- _Aim of the exercise_:
Take every line from the listing below that includes "film" and copy it.

- _Records provided_:

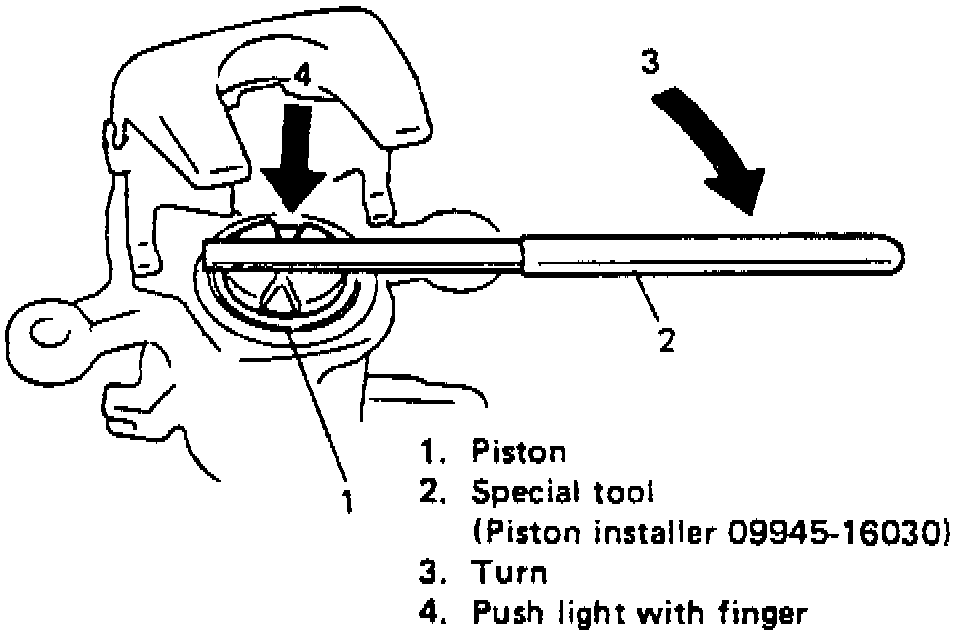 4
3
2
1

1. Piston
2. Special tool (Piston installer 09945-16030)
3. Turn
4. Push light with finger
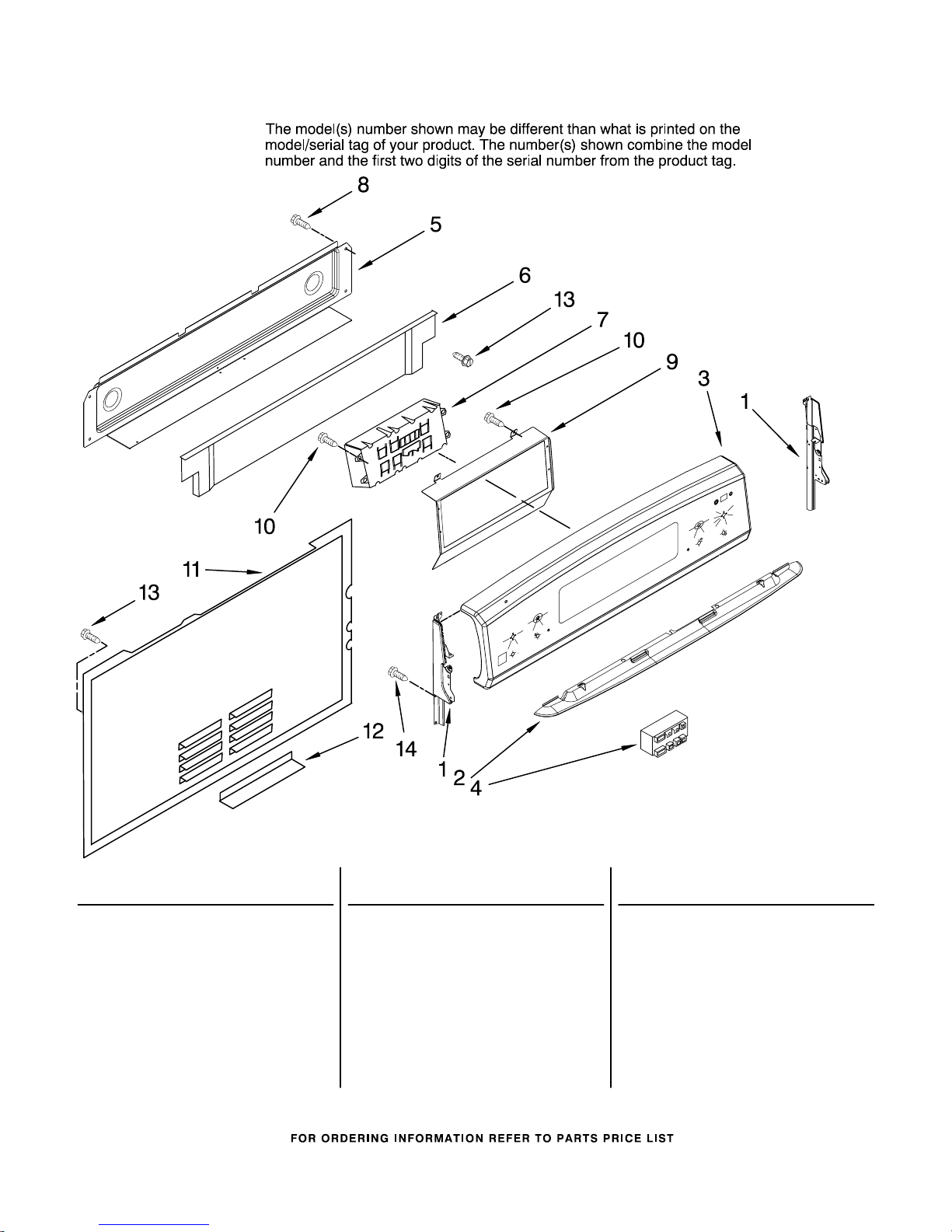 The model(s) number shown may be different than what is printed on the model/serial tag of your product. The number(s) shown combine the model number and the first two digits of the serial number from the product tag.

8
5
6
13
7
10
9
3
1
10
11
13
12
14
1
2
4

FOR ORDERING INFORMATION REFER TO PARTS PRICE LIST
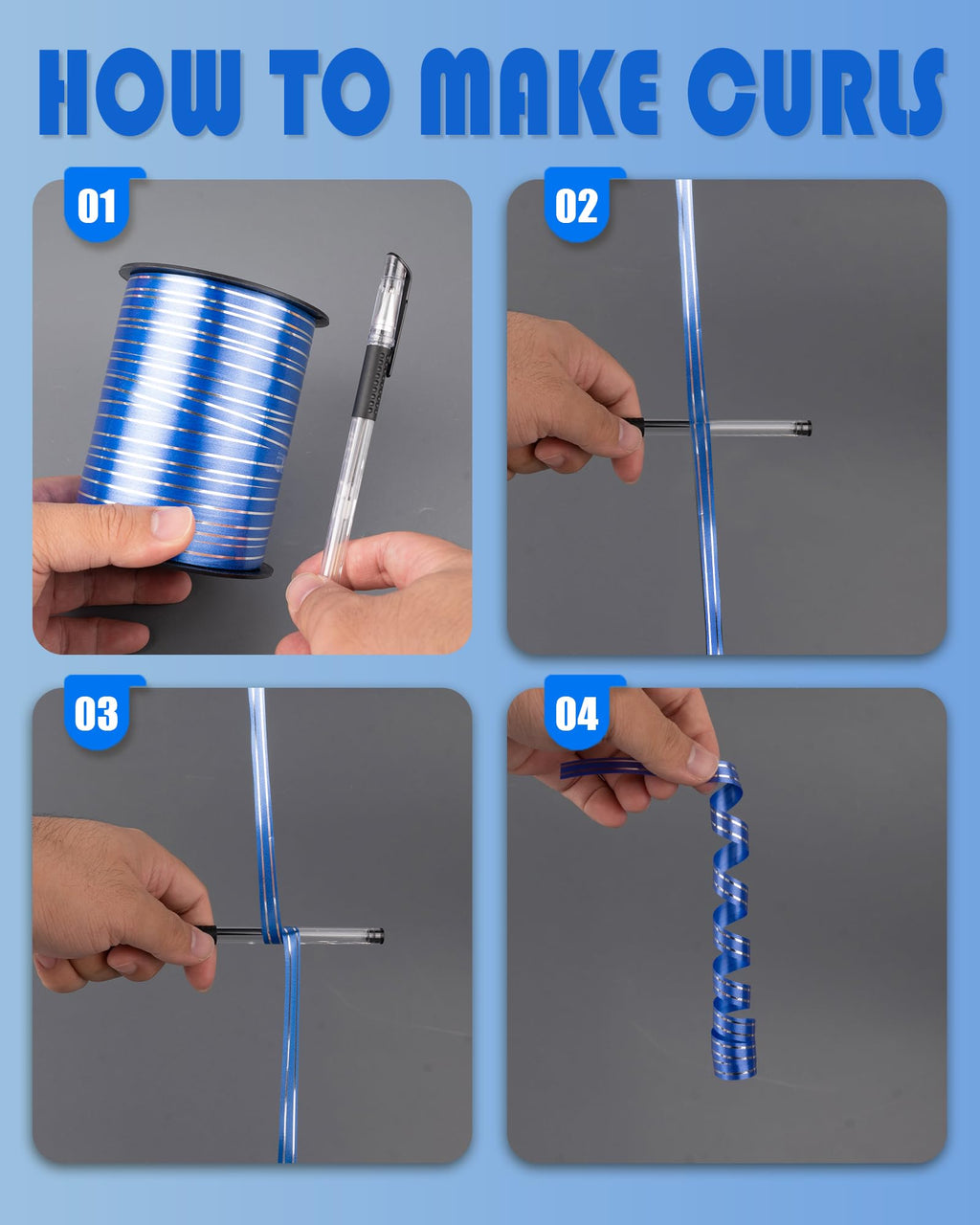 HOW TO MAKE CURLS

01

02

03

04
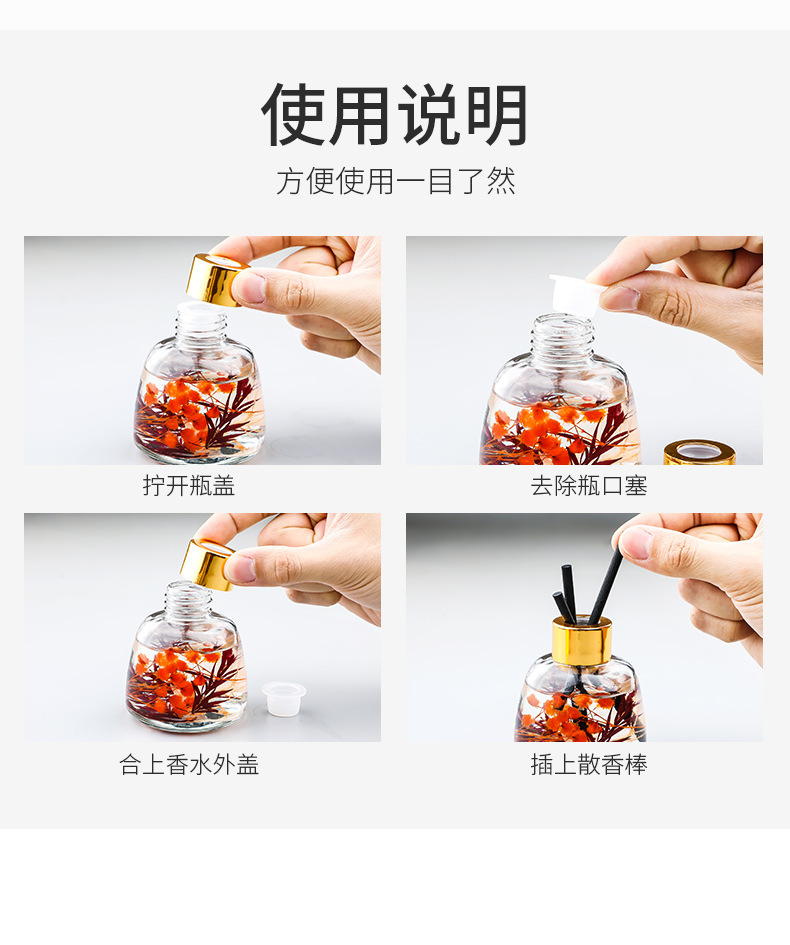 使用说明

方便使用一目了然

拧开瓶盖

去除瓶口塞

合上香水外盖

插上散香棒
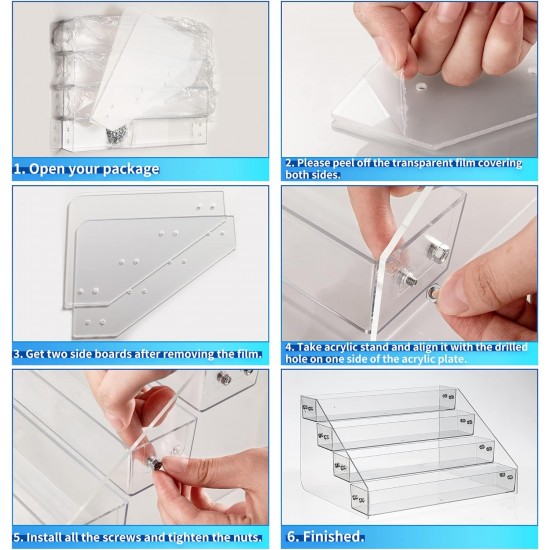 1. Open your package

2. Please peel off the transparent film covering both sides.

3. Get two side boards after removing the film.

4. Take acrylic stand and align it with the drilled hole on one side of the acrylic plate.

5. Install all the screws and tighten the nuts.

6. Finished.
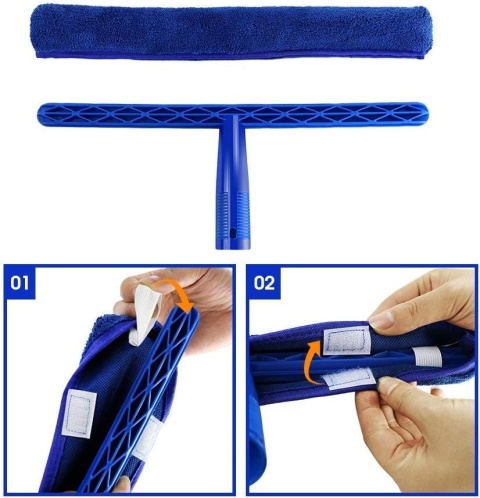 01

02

- _Result for this task_:
2. Please peel off the transparent film covering both sides.
3. Get two side boards after removing the film.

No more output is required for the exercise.